If you're in the EU and want to keep GA4: you need explicit, informed consent before any tracking fires. Not "by browsing you agree." A real consent banner that blocks every GA4 script until the user clicks Accept. You need a Data Processing Agreement with Google. And you need to accept that 50-70% of your visitors will decline consent, which leaves your analytics showing a minority of your real traffic.
If you're in the US: audit your tracking stack for CIPA exposure. Every third-party script that captures visitor behavior and ships it to a vendor that uses it for its own purposes is a potential $5,000-per-violation liability. Our CIPA deep-dive covers the specific tools at risk and what to do about each one.
If you want to stop worrying about all of this: switch to analytics that never create the legal exposure in the first place. Our comparison of the leading Google Analytics alternatives walks through what each privacy-first tool does and which one fits which kind of site.

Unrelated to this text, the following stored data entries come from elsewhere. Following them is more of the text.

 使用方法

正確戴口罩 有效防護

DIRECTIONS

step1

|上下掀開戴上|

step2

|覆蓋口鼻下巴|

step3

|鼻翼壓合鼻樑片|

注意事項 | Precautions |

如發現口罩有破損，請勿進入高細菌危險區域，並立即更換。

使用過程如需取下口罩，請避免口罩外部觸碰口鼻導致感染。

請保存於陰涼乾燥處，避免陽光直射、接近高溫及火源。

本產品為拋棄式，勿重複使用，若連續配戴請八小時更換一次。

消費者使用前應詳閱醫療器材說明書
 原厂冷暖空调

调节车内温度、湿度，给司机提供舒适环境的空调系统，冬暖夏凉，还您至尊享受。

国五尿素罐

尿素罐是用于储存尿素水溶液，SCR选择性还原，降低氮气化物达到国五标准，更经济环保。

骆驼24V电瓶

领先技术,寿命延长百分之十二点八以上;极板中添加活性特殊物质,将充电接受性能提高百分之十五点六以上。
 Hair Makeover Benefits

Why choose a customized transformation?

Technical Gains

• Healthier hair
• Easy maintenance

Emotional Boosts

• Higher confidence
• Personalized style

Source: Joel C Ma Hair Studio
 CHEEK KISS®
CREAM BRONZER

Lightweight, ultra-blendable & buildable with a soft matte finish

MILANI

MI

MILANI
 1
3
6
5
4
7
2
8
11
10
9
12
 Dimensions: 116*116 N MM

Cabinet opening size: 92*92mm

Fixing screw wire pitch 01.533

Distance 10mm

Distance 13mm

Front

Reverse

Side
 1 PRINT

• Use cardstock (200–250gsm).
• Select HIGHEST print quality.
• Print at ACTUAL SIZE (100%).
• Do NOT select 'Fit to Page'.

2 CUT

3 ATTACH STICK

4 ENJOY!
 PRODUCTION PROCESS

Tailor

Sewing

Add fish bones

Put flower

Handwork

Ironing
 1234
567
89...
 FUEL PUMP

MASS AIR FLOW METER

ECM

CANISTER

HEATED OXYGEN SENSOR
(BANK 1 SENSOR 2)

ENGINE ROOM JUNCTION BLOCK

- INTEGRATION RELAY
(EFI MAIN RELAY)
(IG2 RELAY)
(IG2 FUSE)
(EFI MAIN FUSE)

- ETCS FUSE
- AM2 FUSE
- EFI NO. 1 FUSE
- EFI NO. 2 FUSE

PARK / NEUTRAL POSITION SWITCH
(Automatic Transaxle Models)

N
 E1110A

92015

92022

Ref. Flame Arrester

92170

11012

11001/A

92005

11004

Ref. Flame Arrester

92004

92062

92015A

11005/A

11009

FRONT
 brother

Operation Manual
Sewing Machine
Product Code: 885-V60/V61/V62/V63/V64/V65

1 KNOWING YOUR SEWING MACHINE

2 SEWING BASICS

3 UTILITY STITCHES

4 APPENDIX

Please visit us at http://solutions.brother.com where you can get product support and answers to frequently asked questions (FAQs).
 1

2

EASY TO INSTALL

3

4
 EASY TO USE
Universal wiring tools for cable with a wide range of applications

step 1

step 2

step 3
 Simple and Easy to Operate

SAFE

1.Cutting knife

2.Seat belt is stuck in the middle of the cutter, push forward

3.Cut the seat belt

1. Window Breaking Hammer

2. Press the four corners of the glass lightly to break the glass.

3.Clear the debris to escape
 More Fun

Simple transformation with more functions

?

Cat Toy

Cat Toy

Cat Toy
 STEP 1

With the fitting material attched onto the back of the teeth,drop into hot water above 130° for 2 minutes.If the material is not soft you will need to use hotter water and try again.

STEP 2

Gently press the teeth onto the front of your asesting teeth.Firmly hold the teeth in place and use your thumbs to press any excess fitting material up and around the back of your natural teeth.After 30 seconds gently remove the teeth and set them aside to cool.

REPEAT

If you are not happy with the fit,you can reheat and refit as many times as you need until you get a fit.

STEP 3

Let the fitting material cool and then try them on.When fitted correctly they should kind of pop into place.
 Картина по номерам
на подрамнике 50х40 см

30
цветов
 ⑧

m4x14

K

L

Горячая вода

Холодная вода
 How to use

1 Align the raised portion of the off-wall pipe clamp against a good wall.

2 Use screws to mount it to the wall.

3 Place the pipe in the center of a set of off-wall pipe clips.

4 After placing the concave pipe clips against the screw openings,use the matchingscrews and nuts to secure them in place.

The honest answer to "is Google Analytics legal in 2026?" is that it depends on who you ask, where you are, and how much risk you're willing to carry. Seven EU countries have called it illegal. The legal bridge keeping it alive is under attack. US wiretapping lawsuits are surging. The tool has turned into an AI advertising platform. Browsers are blocking it. And a proposed EU law would hand privacy-first analytics a clear legal edge.
You can wait for the courts and regulators to sort it out. Or you can decide now.